Oysa “Danıştay kendi koyduğu kuralı çiğnedi”, “bu karar, dün verdiği kararın tamamen tersi” gibi eleştirilerin de geldiğimiz aşamada artık önemi yok. Görünen o ki, yargı erki demokratik meşruluğa kavuşturuluncaya kadar, bu ülkede siyasi kavganın içinde elinde kılıç, cüppesiyle oligarşinin safında dövüşen “doğal CHP’li” yargıçlar görmeye devam edeceğiz.
Ama konumuz Danıştay değil. İşte bu yüzden, son kararın hukuki bakımdan yanlışlığına ilişkin tartışmaların içinde boğulmadan, Katsayı Sorununu ve bu sorun çevresindeki tutum alışları mercek altına alıp tartışmaya ihtiyacımız var.
Çünkü bu mesele, aslında bizim nasıl bir ülkede ve rejimde yaşadığımızla ve nasıl bir toplum olduğumuzla çok ama çok yakından ilgili.
***
Nedir Katsayı Sorunu?
Adına ister “puanlama sistemi” diyelim, ister “alan tercihi” gibi zarif ifadelerle sunalım, Katsayı Sorunu, Meslek Lisesi öğrencilerinin üniversiteye giriş sınavında daha çok soru yapmalarına rağmen, hesaplama sisteminin değiştirilmesi dolayısıyla daha az puan alır hale gelmelerinden ve dolayısıyla üniversite sınavında başarısız sayılmalarından kaynaklanan bir sorundur. Katsayı sorunu, bu yönüyle bir ayrımcılığa maruz bırakılma sorunudur. Bu öğrenciler, “alan tercihi”ne zorlanmakta ve diğer öğrencilerden çok daha fazla soru çözseler bile “katsayı” dolayısıyla daha az puan almakta ve başarısız sayılmaktadırlar. Öyle ki, aldıkları puanın ciddi bir biçimde düşürülmesi yüzünden, neredeyse bütün soruları çözseler bile, bütün öğrencilerin ideali olan bölümleri kazanmaları aritmetik olarak imkansız olmaktadır.
***
Sorun Nasıl Ortaya Çıktı?
Bu adaletsiz uygulamanın kaynağını aslında herkes biliyor.
28 Şubat sonrasında, İmam Hatip Lisesi (İHL) öğrencilerinin üniversitelere girmesinin engellenmesine karar verilmişti.

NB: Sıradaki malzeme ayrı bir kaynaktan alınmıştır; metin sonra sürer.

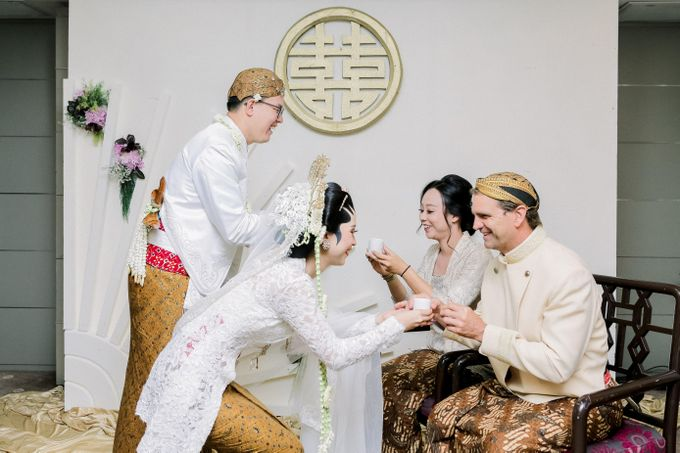 Wedding Day Adhin + Budi by Deekay Photography - 028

Çünkü bu çocukların üniversite sınavlarında başarılı olarak, vali, kaymakam, mühendis veya doktor olmaları istenmiyordu. Ama bunu açıkça bu liselerin adını vererek yapmak yerine, onları engelleyebilmek için, onlarla birlikte bütün meslek lisesi öğrencilerinin de geleceklerini karartacak bir şekilde yaptılar.

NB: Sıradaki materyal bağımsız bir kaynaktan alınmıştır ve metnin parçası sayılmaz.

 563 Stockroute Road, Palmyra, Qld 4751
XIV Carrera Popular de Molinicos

Bulunan yol “katsayı” getirmekti. Yani puanlama sistemini değiştirerek, o çocukların üniversiteye girmelerini filen imkansız hale getirmekti. Öyle ki, meslek liseli bir öğrenci, düz liseli veya kolejli öğrenciyle aynı sayıda, hatta çok daha fazla sayıda soru yapsa bile daha az puan alacak ve dolayısıyla sınavı kazanamayacaktı.
Yapılan tam da buydu ve sonuç tam da öyle oldu.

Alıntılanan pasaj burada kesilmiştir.